Short problem:
Please copy the material below line for line, with no changes.

────

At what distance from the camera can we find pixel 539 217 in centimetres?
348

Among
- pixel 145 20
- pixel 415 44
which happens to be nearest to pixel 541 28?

────

Full output:
At what distance from the camera can we find pixel 539 217 in centimetres?
348

Among
- pixel 145 20
- pixel 415 44
which happens to be nearest to pixel 541 28?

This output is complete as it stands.